Um dos temas prediletos do mau-caratismo é a chamada “terceira idade”. Um mercado, claro, devido à longevidade da espécie nos últimos anos. Já se tratou a velhice como “melhor idade” também. Uma ofensa à experiência humana real.
AMBIVALÊNCIA – A longevidade estendida é um dos casos mais claros da famosa ambivalência descrita por Zygmunt Bauman (1925-2017). Um bem evidente por um lado, um drama humano gigantesco por outro, sem solução, como toda ambivalência que se preze. O mais sábio dos meus amigos costuma dizer que uma das versões do inferno no futuro será a impossibilidade de morrer. Você vai querer morrer e não conseguirá.
Sem fazer referência necessariamente a toda gama de pessoas que vegetam por aí em leitos aparelhados com tecnologia de “primeira linha” para a humanidade vegetativa, a longevidade puramente fisiológica, muitas vezes acompanhada pela perda de funções cognitivas essenciais, atormentará o humano daqui para a frente.
LONGEVIDADE – A maravilhosa peça “O Pai”, de Florian Zeller, com direção de Léo Stefanini, cujo elenco é encabeçado por Fulvio Stefanini (brilhante como o pai da peça, vencedor do Prêmio Shell de melhor ator em 2016), em cartaz no teatro Fernando Torres, em São Paulo, é essencial para pensarmos o tema da longevidade para além do marketing da longevidade.

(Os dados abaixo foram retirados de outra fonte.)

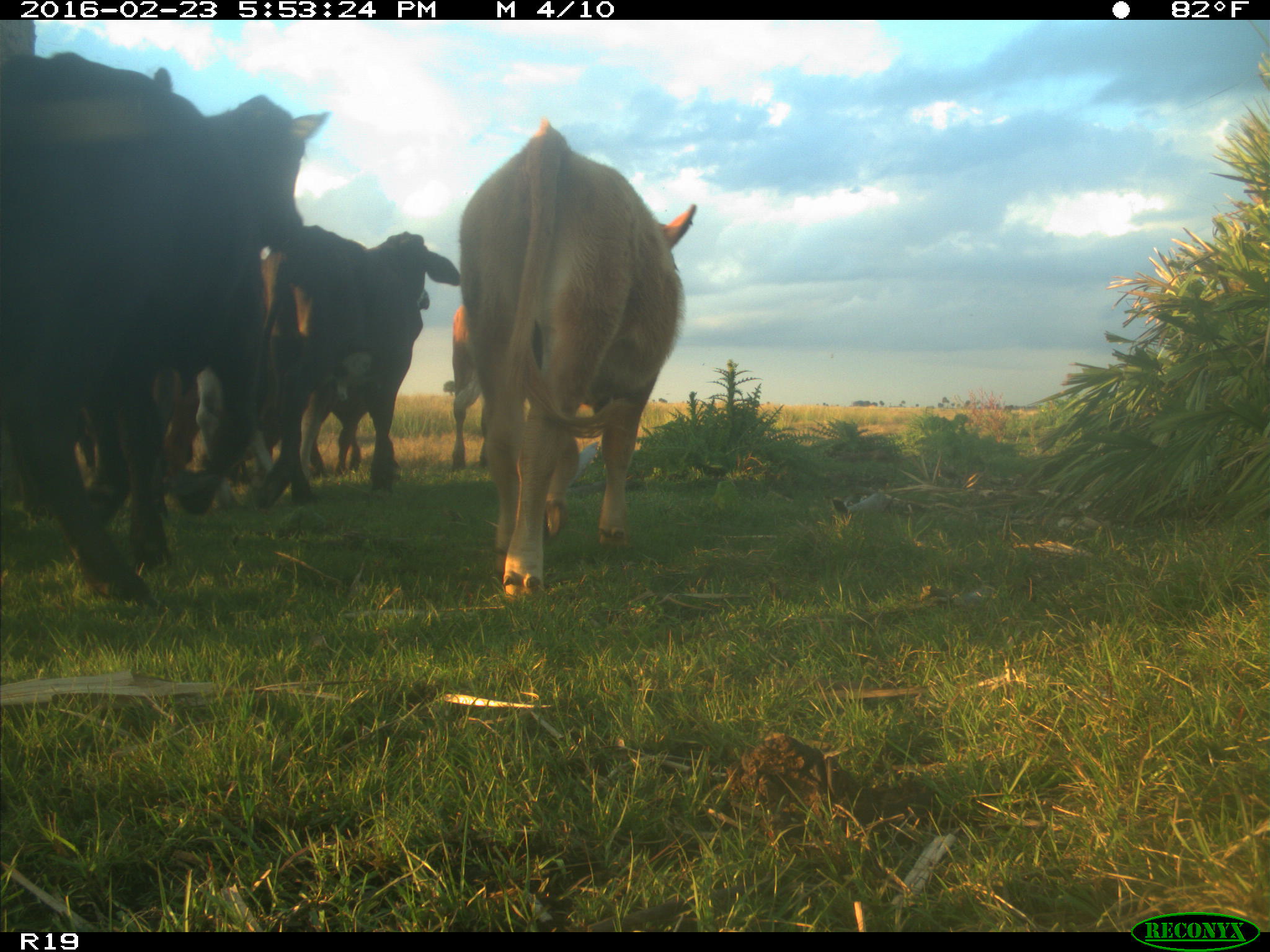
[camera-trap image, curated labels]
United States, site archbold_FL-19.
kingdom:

Este é caracterizado por um discurso, como (quase) sempre no marketing, de facilitação da realidade em nome de um otimismo besta.
O impacto dos avanços tecnológicos, científicos e médicos criaram uma sobrevida na espécie humana jamais imaginada. Vivemos mais, mas somos cada vez mais solitários. Muito metabolismo para uma alma cada vez mais dissociada de si mesma. A peça tem, entre outras qualidades, a capacidade de levar você para dentro dessa alma idosa longeva e solitária, graças ao texto, às interpretações e à direção.

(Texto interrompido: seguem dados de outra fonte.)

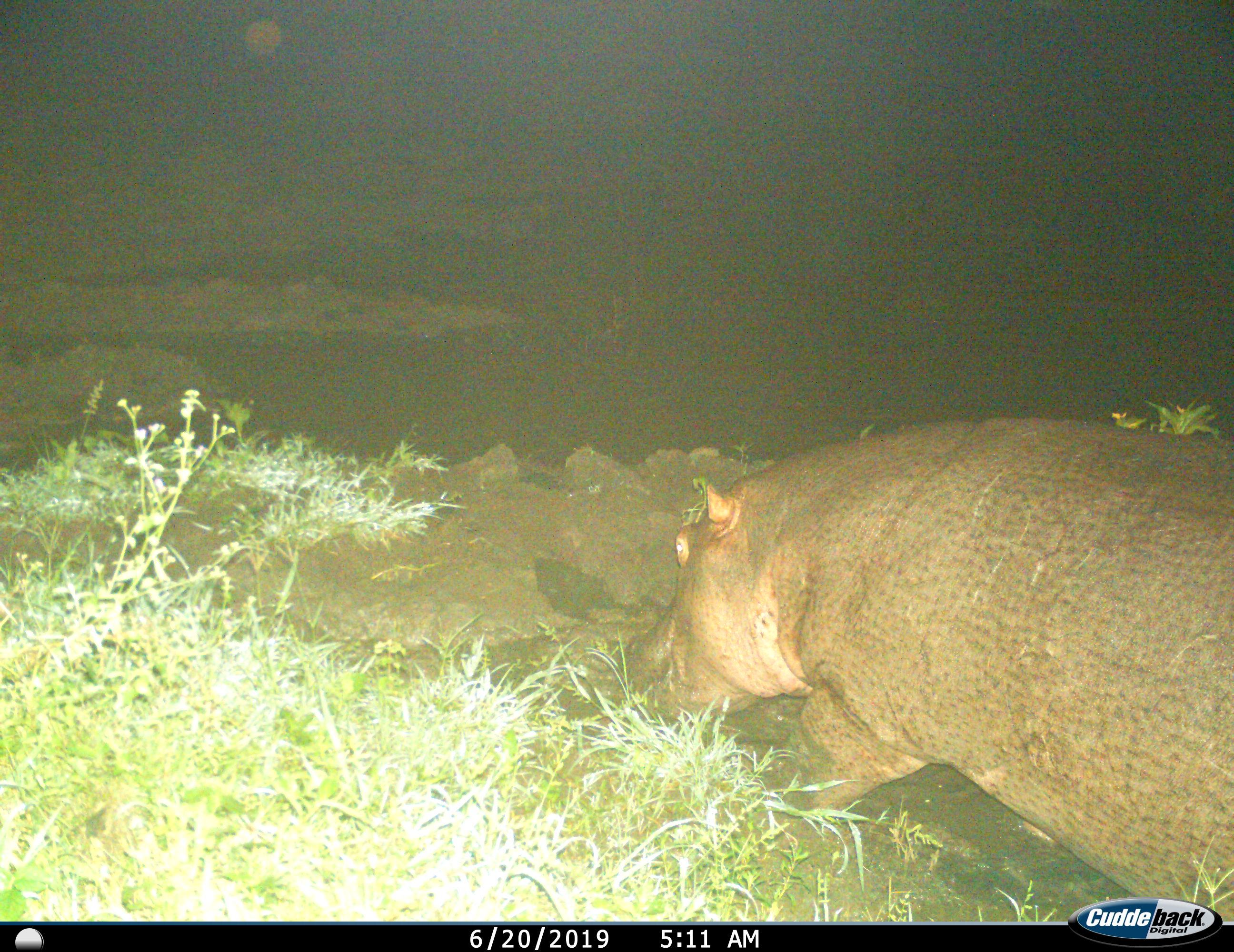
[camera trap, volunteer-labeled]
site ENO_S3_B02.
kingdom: Animalia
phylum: Chordata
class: Mammalia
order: Artiodactyla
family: Hippopotamidae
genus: Hippopotamus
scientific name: Hippopotamus amphibius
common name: hippopotamus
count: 1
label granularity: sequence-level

SURTO DE HISTERIA – A solidão é uma epidemia contemporânea, em meio ao maior surto de histeria já enfrentado pela humanidade. Solidão e histeria, juntas, formam uma mistura explosiva em termos epidemiológicos.
Os avanços sociais e políticos, passo a passo com os avanços técnicos citados acima, produzem uma sociabilidade cada vez mais egoísta — o egoísmo é a grande revolução moral moderna. As pessoas emancipadas tendem ao egoísmo como forma de autonomia.
Inteligentinhos não entendem isso muito bem porque são as maiores vítimas do marketing de comportamento que se pode imaginar. Emancipados pensam em si mesmos, antes de tudo, como consumidores do direito ao egoísmo.
OS IDOSOS SOFREM – Sempre soubemos que os idosos sofrem na mão dos filhos homens e de suas mulheres, que quase nunca suportam seus sogros, que insistem em ficar vivos. As filhas, que quase sempre suportaram o ônus da lida com os pais, agora se libertam e também querem vida própria (claro que existem exceções ao descrito acima, que filhos, filhas, genros e noras ofendidinhos não fiquem nervosos em demasia).
As filhas também têm o direito de cuidar de si mesmas, é evidente. Deixar os pais na casa de repouso é um “direito de todo cidadão” que quer ser feliz sem ter que viver cuidando de pais que nunca morrem. Por isso que o mercado gerontológico só cresce.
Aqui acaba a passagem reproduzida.